PASSAGE FOR REVIEW
A countdown for the release of version 3 was started on February 14th, 2026 , and ended on February 28, 2026.

== Popularity ==
When Windows 93 was released in October of 2014, It amassed 4,000,000 users in two weeks.

== Applications ==
The website contains many applications:

=== Version 1 and 2 ===
- Terminal: Executes commands
- Cat Explorer: A semi-functional web browser
- Trollbox: A live chat.
- 93 Realms: A text-based RPG
- ANSI Love: An image browser
- ASCII Gallery: A gallery of ASCII Art
- MIDI Jukebox: A MIDI music player
- Potato.yt: A YouTube video
- Recorder: An audio recorder
- Piskel: A Pixel Art editor
- CodeMirror: An Integrated Development Environment
- HexEd: A Hex editor
- 3D: Creates 3D text saying "Windows93"

STORED DATA
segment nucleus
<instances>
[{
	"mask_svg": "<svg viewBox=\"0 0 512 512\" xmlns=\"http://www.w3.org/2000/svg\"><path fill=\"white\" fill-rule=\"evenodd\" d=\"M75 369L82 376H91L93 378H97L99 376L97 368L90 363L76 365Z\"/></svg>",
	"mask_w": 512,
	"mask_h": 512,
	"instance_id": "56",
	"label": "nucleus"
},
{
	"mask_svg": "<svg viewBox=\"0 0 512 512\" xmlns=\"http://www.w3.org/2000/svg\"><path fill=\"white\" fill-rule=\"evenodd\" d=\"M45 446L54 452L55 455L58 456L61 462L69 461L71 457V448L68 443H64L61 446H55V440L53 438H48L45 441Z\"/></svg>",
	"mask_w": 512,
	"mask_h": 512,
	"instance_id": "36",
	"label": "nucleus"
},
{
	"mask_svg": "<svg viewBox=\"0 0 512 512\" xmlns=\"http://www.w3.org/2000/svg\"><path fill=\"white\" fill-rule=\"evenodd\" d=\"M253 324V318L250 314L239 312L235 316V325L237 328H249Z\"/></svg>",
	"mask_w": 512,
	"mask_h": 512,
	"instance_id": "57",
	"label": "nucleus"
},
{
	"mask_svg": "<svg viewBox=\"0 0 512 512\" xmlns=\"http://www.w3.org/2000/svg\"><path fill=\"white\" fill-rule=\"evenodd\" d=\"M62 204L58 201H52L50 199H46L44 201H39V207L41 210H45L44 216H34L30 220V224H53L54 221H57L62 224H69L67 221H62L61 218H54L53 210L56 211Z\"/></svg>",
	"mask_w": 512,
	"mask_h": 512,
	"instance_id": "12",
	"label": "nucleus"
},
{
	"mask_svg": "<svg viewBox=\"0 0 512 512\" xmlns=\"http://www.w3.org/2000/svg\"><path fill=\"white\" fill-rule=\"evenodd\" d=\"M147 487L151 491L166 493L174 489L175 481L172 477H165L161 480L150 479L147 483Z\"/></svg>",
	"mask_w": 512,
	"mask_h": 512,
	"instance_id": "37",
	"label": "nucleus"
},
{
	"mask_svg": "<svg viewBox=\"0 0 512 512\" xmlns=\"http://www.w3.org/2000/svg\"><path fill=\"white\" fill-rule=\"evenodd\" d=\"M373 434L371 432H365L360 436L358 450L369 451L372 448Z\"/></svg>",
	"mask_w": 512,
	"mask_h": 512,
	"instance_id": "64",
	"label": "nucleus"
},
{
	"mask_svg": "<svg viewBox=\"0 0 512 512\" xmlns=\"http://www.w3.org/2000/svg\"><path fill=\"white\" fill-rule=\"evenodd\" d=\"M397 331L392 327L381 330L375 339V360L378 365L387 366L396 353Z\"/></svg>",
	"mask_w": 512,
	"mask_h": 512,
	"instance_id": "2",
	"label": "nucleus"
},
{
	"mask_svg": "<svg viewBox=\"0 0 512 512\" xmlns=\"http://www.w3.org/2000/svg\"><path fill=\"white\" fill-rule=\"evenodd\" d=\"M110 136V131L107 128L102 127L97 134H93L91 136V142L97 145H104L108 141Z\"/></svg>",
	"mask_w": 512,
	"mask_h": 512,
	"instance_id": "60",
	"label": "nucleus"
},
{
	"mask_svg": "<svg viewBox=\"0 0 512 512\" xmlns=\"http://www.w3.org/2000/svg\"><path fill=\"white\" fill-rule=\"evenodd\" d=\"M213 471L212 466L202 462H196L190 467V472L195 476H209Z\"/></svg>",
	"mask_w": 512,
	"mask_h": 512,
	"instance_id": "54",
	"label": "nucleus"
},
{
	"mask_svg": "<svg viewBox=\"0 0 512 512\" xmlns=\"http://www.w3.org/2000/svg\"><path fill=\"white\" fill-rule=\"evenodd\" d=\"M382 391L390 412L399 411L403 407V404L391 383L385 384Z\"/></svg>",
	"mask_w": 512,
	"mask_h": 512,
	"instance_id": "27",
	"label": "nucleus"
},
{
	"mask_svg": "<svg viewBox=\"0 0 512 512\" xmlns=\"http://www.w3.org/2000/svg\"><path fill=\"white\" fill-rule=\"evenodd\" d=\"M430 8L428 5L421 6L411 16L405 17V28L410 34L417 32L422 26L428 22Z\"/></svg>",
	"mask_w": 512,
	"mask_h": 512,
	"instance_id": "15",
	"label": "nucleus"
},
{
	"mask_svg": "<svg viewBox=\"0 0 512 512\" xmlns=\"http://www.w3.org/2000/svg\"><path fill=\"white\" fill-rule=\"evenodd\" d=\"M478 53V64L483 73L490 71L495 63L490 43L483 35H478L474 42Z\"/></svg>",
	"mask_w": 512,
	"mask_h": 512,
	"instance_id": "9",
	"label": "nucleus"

LIST OF TASKS
1. Using the text about Windows 93, decide whether each statement agrees with it: (a) Windows 93 drew 4,000,000 users within two weeks of its release in October 2014; (b) the countdown for version 3 ended on February 14th, 2026; (c) Cat Explorer is a fully working web browser. For each, answer yes or no and quote the words from the text that settle it.
2. Carry on the text about Windows 93, starting right after its final entry on 3D text.

ANSWER SET
1.
(a) Yes: "It amassed 4,000,000 users in two weeks."
(b) No: "ended on February 28, 2026."
(c) No: "A semi-functional web browser"

2.
- Calc: A Calculator
- Bananamp: An audio player
- SAE: A Commodore Amiga emulator
- Maze 3D: A 3D maze rendered with characters
- Poney Jockey: Meme soundboard
- Byte Beat: Music composition application
- Speech: Voice synthesizer
- FX: Applies effects to the screen
- Robby: A thief simulator with text-based graphics
- Virtual PC: Launches another instance of Windows93 inside the current instance
- Hampster: Displays GIFs of hampsters with music

=== Version 3 ===

- Chess960: A chess implementation
- Diapason: Simulates various instruments
- I know basic: A BASIC interpreter, with support for three different versions.
- ImageViewer: An image viewer
- Karoké: A karaoke application
- MediaPlayer: A video and audio player
- TextEdit: A text editor that imitates Windows Notepad
- GAFA 3D: Full name Castle GAFA 3D; Parody game of Wolfenstein 3D
- KOF '93: Full name: King of Fighters; Parody game of Street Fighter

== Cultural references ==
Windows 93 includes the PlayStation bootup sound when entering the system, it also includes an ASCII rendition of Star Wars.